Basically, that's bad news all around. The belts are expensive. They are hard to put on...two guys need to work together on one belt? (according to the article). I need to do it....someone who's not very good at these types of things. That's not very encouraging.


----------



## pogobill (Jan 31, 2012)

Rick,
Did you open up the link to the John Deere parts schematics? I think they show a good deal about how to route the belts, and I think with a little thinking, investigating and a bit of sizing things up, you'll do just fine. Check out a thread on this forum under John Deere Lawn tractors and I'm sure some one can give you some tips. 
There are a few other sites as well that may help with a trick or two.
I hope the belt part numbers help you out. I know they are expensive, but I've had my lawn tractor for a few years, and changing a belt is the farthest thing from my mind. They should last for a long time.


----------



## whobdah (Nov 2, 2009)

The belt under the chassis is frayed a little and slipped off last year. The one on the deck is constantly falling off. I know neither has been replaced. That's at least 10 years, if not more. I'm thinking about double checking with the dealer, as far as belts go and ordering them. I've done alot of stuff by myself, and I fixed it, suprisingly enough. This might be another one of those grand hair pulling experiences. Thanks for the help. I'll let you know.


----------



## stretch6000 (Jan 21, 2013)

If the belt keeps coming off make sure all pulleys are in line, you may have hit something causing a bent shaft, a new belt will still come off as easy..normally they slip when worn out as they are self adjusting.


----------



## whobdah (Nov 2, 2009)

Update: I went to the dealer to find out some things.

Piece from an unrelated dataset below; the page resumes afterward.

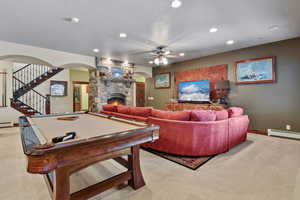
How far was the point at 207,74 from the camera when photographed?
5602mm

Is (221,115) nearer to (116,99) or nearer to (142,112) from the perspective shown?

It turns out that the guy who first bought my tractor bought it from that dealer. He recommended I keep the drive belt on until it breaks. It takes one of his guys 1-2 hours to change it. That means it will take me about 8 hrs. He gave me a picture of the shafts and pulleys so I'll know if it's in the right place or not. I bought the deck belt, oil and oil filter. I know I could have gotten it cheaper somewhere else, but he had all the information for my lawn mower and I didn't feel like going somewhere else. Today I took the battery out and exchanged it at TSC. I also got some zinc bolts (hoping they will resist corrosion) for the battery...the other ones were corroded big time. It took me awhile to get the positive side off. Anyway, thanks for the advice on everything. Once I get the deck off, I'll be able to see the drive belt better and decide then. I got new blades last year, I was thinking about sharpening them on my grinder but I tried that once on the old blades. That didn't turn out so good. Any advice would be helpful.


----------